### Lista de tarefas
A. Copie do trecho a parte que vai de "Todavia, dentre outros" até "3/2/2000, fls. 06059.".
B. Liste todas as datas que aparecem no trecho.
C. Resuma o trecho em duas frases.
═════ Trecho ═════
A decisão proferida pelo E. Supremo Tribunal Federal no Conflito de Competência 7.204-MG, DJ 3/8/2005, decidiu contra a mens legislatoris, pois, por ocasião da discussão do Projeto de Emenda Constitucional n. 29/2000, ficou bem claro que o legislador não quis atribuir competência à Justiça do Trabalho para processar e julgar ações de indenização relativas a acidentes do trabalho e doença profissional.
No texto original da PEC foram incluídas as palavras "acidentes do trabalho e doença profissional" no primitivo artigo 115, inciso IV (vide a Proposta de Emenda Constitucional nº 96/92 – Relatora Deputada Zulaiê Cobra Ribeiro - Diário da Câmara dos Deputados – Suplemento – 14/12/99, fls. 00981.
Todavia, dentre outros no mesmo sentido, o Deputado Ricardo Barros ingressou com o Requerimento de Destaque nº 121, ao Presidente da Câmara dos Deputados, pretendendo destaque para votação em separado da expressão "relativas a acidentes do trabalho e doença profissional e" constante do art. 115, inciso IV, (que na redação final tomou o nº 114, inciso VI,), contido no art. 27 do Substitutivo aprovado pela Comissão Especial - Diário da Câmara dos Deputados – 3/2/2000, fls. 06059.
Votados os destaques tais palavras foram excluídas, permanecendo o texto tal como se encontra na EC-45, sem aquelas palavras.
═════ Dados fornecidos ═════
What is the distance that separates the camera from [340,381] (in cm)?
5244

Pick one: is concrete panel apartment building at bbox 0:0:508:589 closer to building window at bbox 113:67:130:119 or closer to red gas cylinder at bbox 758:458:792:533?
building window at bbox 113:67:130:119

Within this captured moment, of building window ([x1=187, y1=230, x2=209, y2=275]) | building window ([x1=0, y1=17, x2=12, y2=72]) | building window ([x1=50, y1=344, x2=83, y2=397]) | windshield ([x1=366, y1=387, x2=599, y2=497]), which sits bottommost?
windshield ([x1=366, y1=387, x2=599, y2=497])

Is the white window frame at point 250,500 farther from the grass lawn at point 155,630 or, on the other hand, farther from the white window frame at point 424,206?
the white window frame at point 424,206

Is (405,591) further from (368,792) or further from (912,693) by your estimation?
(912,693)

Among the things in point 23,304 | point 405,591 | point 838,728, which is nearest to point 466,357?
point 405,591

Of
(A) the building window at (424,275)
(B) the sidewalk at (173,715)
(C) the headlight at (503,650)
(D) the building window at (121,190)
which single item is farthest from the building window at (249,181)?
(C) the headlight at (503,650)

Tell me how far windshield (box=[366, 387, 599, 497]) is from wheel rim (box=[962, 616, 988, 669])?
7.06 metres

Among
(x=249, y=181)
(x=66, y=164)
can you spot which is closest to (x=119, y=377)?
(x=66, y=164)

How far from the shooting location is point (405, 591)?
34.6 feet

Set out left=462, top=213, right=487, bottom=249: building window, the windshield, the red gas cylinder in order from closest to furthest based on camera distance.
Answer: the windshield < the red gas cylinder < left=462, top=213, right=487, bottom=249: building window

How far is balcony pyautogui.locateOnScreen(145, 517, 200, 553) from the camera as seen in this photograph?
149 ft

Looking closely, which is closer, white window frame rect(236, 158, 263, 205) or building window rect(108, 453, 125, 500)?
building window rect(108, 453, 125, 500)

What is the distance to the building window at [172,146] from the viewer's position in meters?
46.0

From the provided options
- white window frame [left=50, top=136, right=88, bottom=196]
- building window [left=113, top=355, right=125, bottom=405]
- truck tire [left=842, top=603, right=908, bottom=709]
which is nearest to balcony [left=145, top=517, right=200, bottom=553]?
═════
### Exercício resolvido
A.
Todavia, dentre outros no mesmo sentido, o Deputado Ricardo Barros ingressou com o Requerimento de Destaque nº 121, ao Presidente da Câmara dos Deputados, pretendendo destaque para votação em separado da expressão "relativas a acidentes do trabalho e doença profissional e" constante do art. 115, inciso IV, (que na redação final tomou o nº 114, inciso VI,), contido no art. 27 do Substitutivo aprovado pela Comissão Especial - Diário da Câmara dos Deputados – 3/2/2000, fls. 06059.

B.
3/8/2005
14/12/99
3/2/2000

C. A decisão do Supremo Tribunal Federal no Conflito de Competência 7.204-MG foi contra a intenção do legislador, que não quis dar à Justiça do Trabalho a competência para julgar ações de indenização por acidentes do trabalho e doença profissional. Essas palavras estavam no texto original da PEC, mas foram retiradas na votação dos destaques, entre eles o pedido pelo Deputado Ricardo Barros, e não constam da EC-45.